Flagelli d’Italia (tratti da Il Gran Pandemonio di Adriano Colafrancesco)

Letta per episodi, almeno quelli salienti e più rilevanti dal dopoguerra a oggi, la storia d’Italia è nota più o meno a tutti. Quello che spesso sfugge però – ed è possibile cogliere solo zoomando alla rovescia per vedere nell’insieme la cronologia degli eventi – è l’invisibile filo conduttore che accomuna i fatti nella sorte tragica toccata a non poche autorevoli personalità del nostro paese.

Soprassedendo per brevità sul più ampio quadro di stragi e attentati che hanno percorso in lungo e in largo tutto lo stivale, ci soffermeremo, sia pur brevemente, sulle vicende di Enrico Mattei, Aldo Moro, Giovanni Falcone e Paolo Borsellino.

Enrico Mattei (Acqualagna, 29 aprile 2906 – Bascapè, 27 ottobre 1962)
Sotto la sua presidenza l’Eni negoziò rilevanti concessioni petrolifere in Medio Oriente oltre a un importante accordo commerciale con l’Unione Sovietica, grazie all’intermediazione di Luigi Longo, suo amico durante la guerra partigiana e più tardi segretario del Partito Comunista Italiano.

In tale scenario introdusse il principio per il quale i Paesi proprietari delle riserve dovevano ricevere il 75% dei profitti derivanti dallo sfruttamento dei giacimenti. Iniziative tutte che contribuirono a rompere l’oligopolio delle Sette Sorelle, che allora dominavano l’industria petrolifera mondiale.

Morì nel 1962 in un misterioso incidente occorso al suo aereo personale, nei pressi di Bascapè. Le indagini svolte dall’Aeronautica Militare Italiana e dalla Procura di Pavia sull’ipotesi di attentato, si chiusero inizialmente con un’archiviazione “perché il fatto non sussiste”. In seguito, nel 1997, il ritrovamento di reperti che potevano ora essere analizzati con nuove tecnologie, fece riaprire le indagini giudiziarie. Queste stavolta si chiusero con l’ammissione che l’aereo “venne dolosamente abbattuto”, senza però poterne scoprire né i mandanti, né gli esecutori.

▶ _VOCI ELENCATE_:
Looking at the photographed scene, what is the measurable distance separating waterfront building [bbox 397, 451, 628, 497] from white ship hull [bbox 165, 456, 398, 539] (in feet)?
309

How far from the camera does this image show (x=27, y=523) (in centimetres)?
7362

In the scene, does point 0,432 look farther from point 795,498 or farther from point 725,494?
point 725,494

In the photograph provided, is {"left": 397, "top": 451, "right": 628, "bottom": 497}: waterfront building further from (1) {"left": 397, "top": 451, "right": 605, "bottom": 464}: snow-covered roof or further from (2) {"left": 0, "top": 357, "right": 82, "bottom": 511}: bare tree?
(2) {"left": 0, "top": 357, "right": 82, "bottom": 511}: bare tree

* * *

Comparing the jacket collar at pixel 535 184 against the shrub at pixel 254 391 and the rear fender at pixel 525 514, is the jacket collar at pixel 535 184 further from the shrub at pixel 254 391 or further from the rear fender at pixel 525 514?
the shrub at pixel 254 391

--

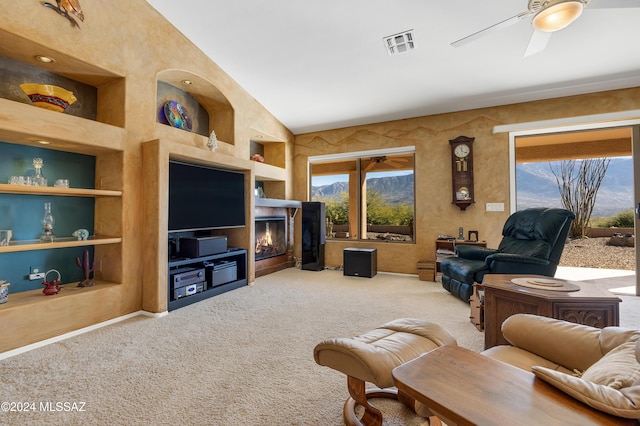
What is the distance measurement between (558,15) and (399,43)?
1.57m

▶ _COMPITO BREVE A_: Modifica il tratto del testo sui flagelli d’Italia che va da "Letta per episodi, almeno" fino a "del nostro paese.", sostituendo "filo conduttore" con "legame comune".
▶ _COMPITO BREVE B_:
Rispondi a queste domande sul testo sui flagelli d’Italia:
(i) Quale quota dei profitti spettava ai Paesi proprietari delle riserve secondo il principio introdotto da Mattei?
(ii) Chi fece da intermediario per l’accordo commerciale con l’Unione Sovietica?
(iii) In che anno il ritrovamento di reperti fece riaprire le indagini giudiziarie?

▶ _SOLUZIONE SVOLTA A_:
Letta per episodi, almeno quelli salienti e più rilevanti dal dopoguerra a oggi, la storia d’Italia è nota più o meno a tutti. Quello che spesso sfugge però – ed è possibile cogliere solo zoomando alla rovescia per vedere nell’insieme la cronologia degli eventi – è l’invisibile legame comune che accomuna i fatti nella sorte tragica toccata a non poche autorevoli personalità del nostro paese.

▶ _SOLUZIONE SVOLTA B_:
(i) Il 75% dei profitti derivanti dallo sfruttamento dei giacimenti.
(ii) Luigi Longo.
(iii) Nel 1997.